──────── Record extracts ────────
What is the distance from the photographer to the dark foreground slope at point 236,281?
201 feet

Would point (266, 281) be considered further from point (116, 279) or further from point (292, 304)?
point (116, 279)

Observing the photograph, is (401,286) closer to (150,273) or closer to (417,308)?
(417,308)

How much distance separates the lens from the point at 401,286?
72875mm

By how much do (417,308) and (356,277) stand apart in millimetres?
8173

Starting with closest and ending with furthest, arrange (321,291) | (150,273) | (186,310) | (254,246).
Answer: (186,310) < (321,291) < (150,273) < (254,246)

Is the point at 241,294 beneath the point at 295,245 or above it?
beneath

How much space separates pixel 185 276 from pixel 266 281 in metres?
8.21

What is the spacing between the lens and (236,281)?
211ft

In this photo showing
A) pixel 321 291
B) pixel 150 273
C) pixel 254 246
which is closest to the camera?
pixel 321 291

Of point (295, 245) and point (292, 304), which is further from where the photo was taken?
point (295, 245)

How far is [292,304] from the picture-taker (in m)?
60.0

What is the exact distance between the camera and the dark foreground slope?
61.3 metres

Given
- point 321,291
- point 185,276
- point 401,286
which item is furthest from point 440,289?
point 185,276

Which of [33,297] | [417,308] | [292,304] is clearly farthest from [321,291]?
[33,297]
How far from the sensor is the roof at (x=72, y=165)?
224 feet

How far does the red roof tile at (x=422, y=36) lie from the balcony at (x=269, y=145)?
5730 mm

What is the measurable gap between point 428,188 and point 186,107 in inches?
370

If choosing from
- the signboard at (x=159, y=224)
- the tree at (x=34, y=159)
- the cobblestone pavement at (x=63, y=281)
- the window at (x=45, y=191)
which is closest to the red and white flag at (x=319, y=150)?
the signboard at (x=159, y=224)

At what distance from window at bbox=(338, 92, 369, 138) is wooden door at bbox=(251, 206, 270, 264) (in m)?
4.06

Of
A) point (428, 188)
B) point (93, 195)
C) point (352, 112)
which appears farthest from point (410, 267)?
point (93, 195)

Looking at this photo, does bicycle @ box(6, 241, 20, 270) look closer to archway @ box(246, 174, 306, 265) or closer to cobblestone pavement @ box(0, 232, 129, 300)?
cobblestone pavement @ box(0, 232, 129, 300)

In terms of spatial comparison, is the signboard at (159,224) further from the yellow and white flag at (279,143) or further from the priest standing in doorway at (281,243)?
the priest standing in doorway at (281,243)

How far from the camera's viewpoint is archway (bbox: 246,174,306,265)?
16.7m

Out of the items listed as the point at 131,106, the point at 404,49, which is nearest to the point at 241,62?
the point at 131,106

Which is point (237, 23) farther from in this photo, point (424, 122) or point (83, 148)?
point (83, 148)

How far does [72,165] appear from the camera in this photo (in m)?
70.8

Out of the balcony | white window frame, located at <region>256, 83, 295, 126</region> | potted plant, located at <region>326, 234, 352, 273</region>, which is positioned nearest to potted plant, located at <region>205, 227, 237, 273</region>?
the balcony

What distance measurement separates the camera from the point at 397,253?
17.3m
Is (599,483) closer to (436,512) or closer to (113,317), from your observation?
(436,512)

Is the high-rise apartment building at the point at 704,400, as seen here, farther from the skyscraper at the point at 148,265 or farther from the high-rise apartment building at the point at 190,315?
────────
──────── Record extracts ────────
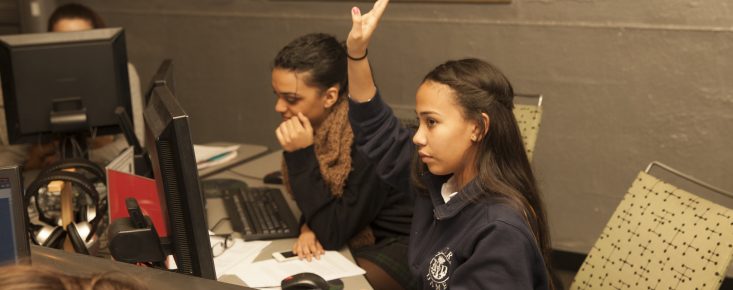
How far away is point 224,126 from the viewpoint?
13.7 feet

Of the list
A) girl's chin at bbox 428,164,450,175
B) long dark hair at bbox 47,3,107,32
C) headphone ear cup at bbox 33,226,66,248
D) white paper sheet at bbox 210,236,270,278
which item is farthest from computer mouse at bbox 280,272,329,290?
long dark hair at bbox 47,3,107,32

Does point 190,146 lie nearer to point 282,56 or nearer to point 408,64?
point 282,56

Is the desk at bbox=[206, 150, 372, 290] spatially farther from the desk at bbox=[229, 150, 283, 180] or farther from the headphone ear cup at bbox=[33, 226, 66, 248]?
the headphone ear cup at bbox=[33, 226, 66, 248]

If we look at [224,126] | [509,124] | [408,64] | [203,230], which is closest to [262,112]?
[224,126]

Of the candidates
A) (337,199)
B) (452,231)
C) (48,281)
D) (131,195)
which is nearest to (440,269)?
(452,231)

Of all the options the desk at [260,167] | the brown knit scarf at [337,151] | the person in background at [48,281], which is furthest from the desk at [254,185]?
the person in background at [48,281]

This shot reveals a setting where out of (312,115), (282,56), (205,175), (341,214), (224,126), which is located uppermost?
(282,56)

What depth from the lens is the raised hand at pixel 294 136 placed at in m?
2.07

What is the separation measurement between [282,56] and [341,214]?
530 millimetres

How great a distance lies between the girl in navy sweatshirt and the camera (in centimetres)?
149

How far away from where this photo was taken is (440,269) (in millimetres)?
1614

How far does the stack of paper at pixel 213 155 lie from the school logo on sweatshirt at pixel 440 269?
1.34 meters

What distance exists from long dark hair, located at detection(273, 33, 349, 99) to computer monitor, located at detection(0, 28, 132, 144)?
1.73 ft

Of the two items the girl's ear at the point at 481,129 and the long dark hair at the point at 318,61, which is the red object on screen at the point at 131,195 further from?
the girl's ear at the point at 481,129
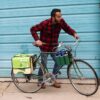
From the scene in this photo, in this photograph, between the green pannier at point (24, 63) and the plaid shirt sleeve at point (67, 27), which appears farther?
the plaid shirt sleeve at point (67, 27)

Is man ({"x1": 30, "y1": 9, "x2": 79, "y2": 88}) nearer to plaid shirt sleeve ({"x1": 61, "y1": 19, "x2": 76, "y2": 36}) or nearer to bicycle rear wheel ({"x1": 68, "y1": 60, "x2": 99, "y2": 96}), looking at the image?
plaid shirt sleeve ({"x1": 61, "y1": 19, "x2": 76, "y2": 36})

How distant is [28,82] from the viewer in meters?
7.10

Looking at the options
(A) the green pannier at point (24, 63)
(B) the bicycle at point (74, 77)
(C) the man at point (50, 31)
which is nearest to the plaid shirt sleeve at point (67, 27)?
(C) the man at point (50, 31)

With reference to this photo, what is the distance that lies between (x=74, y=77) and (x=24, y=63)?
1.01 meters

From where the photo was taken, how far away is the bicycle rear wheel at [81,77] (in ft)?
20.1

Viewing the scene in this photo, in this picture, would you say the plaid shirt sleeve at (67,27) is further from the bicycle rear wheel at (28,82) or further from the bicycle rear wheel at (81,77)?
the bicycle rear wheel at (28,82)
────────
Please select every line in the material that contains the word "closest" and copy each of those lines. Matching is case-sensitive.

▶ [Correct answer]:
Starting with closest and ending with furthest, arrange (321,291) | (150,273) | (186,310) | (254,246).
which is closest to the camera?
which is closest to the red and white flag at (x=319, y=150)?
If we look at [224,126] | [509,124] | [408,64] | [203,230], which is closest to [262,112]?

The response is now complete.